__WHAT YOU NEED TO DO__. Give back exactly the stretch of data below from the line holding "Jajko z szpinakiem" through the line holding "Williams River Canvas", both ends included, and leave the remaining lines out.

__GIVEN RECORDS__.
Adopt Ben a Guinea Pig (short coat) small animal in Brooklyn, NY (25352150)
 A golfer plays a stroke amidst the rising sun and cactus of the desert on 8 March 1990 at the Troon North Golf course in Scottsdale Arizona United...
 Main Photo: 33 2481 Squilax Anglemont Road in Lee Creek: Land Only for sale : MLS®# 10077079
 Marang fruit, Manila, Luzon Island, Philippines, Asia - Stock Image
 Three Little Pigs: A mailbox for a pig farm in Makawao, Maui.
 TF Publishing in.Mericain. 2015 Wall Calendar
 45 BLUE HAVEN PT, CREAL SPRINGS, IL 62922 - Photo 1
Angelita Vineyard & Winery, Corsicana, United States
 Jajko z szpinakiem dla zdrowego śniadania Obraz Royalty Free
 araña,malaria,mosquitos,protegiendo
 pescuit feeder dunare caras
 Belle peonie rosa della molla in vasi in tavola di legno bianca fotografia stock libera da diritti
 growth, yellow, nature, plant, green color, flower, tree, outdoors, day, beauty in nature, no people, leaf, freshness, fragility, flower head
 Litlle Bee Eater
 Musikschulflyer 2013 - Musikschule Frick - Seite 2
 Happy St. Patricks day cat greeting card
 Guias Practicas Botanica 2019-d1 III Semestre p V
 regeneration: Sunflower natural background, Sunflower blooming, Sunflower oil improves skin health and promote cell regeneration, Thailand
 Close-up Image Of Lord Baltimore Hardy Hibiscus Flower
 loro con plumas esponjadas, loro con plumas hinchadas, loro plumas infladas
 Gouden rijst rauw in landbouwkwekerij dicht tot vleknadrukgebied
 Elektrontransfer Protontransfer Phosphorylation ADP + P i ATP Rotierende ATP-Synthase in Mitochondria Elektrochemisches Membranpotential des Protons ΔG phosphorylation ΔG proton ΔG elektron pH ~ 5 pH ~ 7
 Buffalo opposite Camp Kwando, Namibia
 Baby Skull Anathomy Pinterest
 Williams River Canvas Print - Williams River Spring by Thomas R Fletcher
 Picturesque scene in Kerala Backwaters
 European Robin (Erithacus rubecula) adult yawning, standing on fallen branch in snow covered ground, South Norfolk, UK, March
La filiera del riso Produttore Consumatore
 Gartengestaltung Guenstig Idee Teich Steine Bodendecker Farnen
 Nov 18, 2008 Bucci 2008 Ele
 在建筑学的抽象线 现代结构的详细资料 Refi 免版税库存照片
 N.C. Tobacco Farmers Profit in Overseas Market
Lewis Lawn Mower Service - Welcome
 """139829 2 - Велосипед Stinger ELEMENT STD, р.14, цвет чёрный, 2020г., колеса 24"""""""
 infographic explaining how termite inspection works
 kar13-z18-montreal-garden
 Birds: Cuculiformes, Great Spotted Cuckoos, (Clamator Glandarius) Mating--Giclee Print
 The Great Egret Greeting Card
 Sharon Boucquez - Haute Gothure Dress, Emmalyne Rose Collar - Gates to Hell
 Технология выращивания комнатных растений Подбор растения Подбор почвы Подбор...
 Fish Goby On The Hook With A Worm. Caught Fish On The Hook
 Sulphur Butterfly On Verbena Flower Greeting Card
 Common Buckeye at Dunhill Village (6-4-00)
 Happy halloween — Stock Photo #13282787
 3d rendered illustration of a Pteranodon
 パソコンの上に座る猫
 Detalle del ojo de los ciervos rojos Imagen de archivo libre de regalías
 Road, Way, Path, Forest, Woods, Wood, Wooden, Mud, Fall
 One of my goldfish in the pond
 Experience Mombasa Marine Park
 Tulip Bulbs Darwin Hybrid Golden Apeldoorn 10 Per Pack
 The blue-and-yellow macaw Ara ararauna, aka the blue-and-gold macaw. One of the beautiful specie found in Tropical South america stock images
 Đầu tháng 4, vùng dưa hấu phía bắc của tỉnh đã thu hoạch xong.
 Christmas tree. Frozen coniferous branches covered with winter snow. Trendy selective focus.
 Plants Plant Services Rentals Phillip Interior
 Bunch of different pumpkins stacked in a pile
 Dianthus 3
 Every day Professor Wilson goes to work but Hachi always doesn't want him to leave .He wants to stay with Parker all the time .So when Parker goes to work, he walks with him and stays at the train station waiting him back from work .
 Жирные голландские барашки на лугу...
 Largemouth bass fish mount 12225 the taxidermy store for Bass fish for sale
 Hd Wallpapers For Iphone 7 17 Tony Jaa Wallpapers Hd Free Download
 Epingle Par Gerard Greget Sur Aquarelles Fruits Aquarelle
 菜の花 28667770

__EXERCISE ANSWER__.
 Jajko z szpinakiem dla zdrowego śniadania Obraz Royalty Free
 araña,malaria,mosquitos,protegiendo
 pescuit feeder dunare caras
 Belle peonie rosa della molla in vasi in tavola di legno bianca fotografia stock libera da diritti
 growth, yellow, nature, plant, green color, flower, tree, outdoors, day, beauty in nature, no people, leaf, freshness, fragility, flower head
 Litlle Bee Eater
 Musikschulflyer 2013 - Musikschule Frick - Seite 2
 Happy St. Patricks day cat greeting card
 Guias Practicas Botanica 2019-d1 III Semestre p V
 regeneration: Sunflower natural background, Sunflower blooming, Sunflower oil improves skin health and promote cell regeneration, Thailand
 Close-up Image Of Lord Baltimore Hardy Hibiscus Flower
 loro con plumas esponjadas, loro con plumas hinchadas, loro plumas infladas
 Gouden rijst rauw in landbouwkwekerij dicht tot vleknadrukgebied
 Elektrontransfer Protontransfer Phosphorylation ADP + P i ATP Rotierende ATP-Synthase in Mitochondria Elektrochemisches Membranpotential des Protons ΔG phosphorylation ΔG proton ΔG elektron pH ~ 5 pH ~ 7
 Buffalo opposite Camp Kwando, Namibia
 Baby Skull Anathomy Pinterest
 Williams River Canvas Print - Williams River Spring by Thomas R Fletcher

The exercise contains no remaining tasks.